Jurisprudência Nacional:
ACÓRDÃOS DO SUPREMO TRIBUNAL DE JUSTIÇA:
-DE 30-09-2014 E DE 25-11-2008, RESPECTIVAMENTE, NOS PROCESSOS NºS 3045/12.4TBVLG-B.P1.S1 E 3102/08 – 6ª SECÇÃO, CONSTANTES DA BASE DE DADOS DO ITIJ ( WWW.DGSI.PT ).
Sumário :
I - A recusa de homologação da lista de créditos reconhecidos elaborada pelo administrador da massa insolvente pode ter lugar por erro manifesto, nos termos do art. 130.º, n.º 3 do CIRE.

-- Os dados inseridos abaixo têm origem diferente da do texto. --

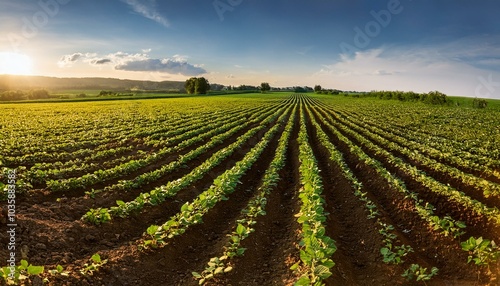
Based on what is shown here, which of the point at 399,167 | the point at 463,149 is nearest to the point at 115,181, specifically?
the point at 399,167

II - Este erro manifesto permite e impõe ao julgador que afira da bondade formal e substancial dos créditos constantes da lista, não se limitando aos meros erros formais, podendo e devendo abranger razões ligadas à substância dos créditos em apreço que podem ser objecto de censura pelo julgador, mesmo na ausência de qualquer impugnação.

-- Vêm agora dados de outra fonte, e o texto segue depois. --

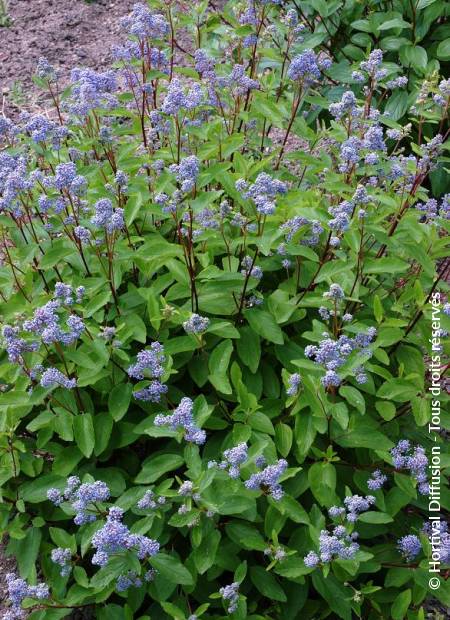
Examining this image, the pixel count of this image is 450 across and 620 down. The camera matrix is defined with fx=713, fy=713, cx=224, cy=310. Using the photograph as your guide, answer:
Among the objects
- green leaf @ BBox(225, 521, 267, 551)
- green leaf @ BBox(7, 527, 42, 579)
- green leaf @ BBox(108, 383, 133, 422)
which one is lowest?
green leaf @ BBox(7, 527, 42, 579)

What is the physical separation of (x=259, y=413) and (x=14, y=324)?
1.24m

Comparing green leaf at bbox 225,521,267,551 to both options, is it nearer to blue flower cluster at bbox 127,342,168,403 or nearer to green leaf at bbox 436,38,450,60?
blue flower cluster at bbox 127,342,168,403

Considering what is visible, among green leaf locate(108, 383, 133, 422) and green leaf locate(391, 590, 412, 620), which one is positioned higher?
green leaf locate(108, 383, 133, 422)

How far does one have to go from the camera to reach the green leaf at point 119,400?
314 cm

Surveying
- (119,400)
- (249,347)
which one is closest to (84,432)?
(119,400)

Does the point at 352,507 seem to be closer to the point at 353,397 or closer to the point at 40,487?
the point at 353,397

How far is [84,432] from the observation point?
3098 mm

III - Constando daquela lista de créditos não impugnada uma série de créditos de trabalhadores da insolvente, como beneficiando de privilégio imobiliário especial, mas sem especificar sobre que imóvel versa esse privilégio, não pode o julgador, sem mais, fazer incidir esse privilégio sobre todos os imóveis apreendidos para a massa insolvente.

IV - Incumbia ao julgador mandar completar essa lista com a identificação do imóvel sobre que versava o referido privilégio imobiliário especial, previsto no art. 333.º , n.º 1, al. b) do CT.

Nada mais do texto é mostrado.